Data items:

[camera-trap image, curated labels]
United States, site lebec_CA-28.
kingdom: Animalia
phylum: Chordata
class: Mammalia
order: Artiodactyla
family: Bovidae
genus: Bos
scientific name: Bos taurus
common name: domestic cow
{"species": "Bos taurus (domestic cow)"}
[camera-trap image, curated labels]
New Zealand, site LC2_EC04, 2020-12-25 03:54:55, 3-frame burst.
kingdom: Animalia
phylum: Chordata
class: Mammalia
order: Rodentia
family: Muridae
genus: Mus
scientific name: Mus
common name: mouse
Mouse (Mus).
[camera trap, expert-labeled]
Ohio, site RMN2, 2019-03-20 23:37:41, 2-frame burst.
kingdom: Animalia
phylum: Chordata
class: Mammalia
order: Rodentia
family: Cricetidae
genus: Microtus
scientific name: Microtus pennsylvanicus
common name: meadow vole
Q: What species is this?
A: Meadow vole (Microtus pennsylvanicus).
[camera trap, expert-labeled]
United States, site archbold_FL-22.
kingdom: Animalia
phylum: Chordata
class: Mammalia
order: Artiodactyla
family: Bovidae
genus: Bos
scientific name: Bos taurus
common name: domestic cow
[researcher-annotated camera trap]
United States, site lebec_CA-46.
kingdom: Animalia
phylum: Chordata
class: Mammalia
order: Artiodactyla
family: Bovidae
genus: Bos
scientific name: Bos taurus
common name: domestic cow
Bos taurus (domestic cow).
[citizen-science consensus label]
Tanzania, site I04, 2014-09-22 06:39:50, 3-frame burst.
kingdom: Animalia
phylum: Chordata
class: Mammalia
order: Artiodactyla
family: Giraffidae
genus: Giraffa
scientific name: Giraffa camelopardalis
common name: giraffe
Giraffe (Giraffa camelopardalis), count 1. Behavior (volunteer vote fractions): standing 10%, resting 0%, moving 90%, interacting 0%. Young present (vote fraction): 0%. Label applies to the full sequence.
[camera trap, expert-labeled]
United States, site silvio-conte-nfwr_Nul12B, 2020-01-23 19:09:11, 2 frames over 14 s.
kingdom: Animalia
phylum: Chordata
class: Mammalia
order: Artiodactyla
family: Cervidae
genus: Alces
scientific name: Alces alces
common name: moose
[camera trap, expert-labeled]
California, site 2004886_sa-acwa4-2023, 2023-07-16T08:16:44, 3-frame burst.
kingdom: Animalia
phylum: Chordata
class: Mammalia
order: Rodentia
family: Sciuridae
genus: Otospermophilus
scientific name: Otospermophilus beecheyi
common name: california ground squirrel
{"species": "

» **Try it**:
Copy, without any change, the lines from the one that contains "United States, site archbold_FL-22." to the final line of the entries above.

» **Task response**:
United States, site archbold_FL-22.
kingdom: Animalia
phylum: Chordata
class: Mammalia
order: Artiodactyla
family: Bovidae
genus: Bos
scientific name: Bos taurus
common name: domestic cow
[researcher-annotated camera trap]
United States, site lebec_CA-46.
kingdom: Animalia
phylum: Chordata
class: Mammalia
order: Artiodactyla
family: Bovidae
genus: Bos
scientific name: Bos taurus
common name: domestic cow
Bos taurus (domestic cow).
[citizen-science consensus label]
Tanzania, site I04, 2014-09-22 06:39:50, 3-frame burst.
kingdom: Animalia
phylum: Chordata
class: Mammalia
order: Artiodactyla
family: Giraffidae
genus: Giraffa
scientific name: Giraffa camelopardalis
common name: giraffe
Giraffe (Giraffa camelopardalis), count 1. Behavior (volunteer vote fractions): standing 10%, resting 0%, moving 90%, interacting 0%. Young present (vote fraction): 0%. Label applies to the full sequence.
[camera trap, expert-labeled]
United States, site silvio-conte-nfwr_Nul12B, 2020-01-23 19:09:11, 2 frames over 14 s.
kingdom: Animalia
phylum: Chordata
class: Mammalia
order: Artiodactyla
family: Cervidae
genus: Alces
scientific name: Alces alces
common name: moose
[camera trap, expert-labeled]
California, site 2004886_sa-acwa4-2023, 2023-07-16T08:16:44, 3-frame burst.
kingdom: Animalia
phylum: Chordata
class: Mammalia
order: Rodentia
family: Sciuridae
genus: Otospermophilus
scientific name: Otospermophilus beecheyi
common name: california ground squirrel
{"species": "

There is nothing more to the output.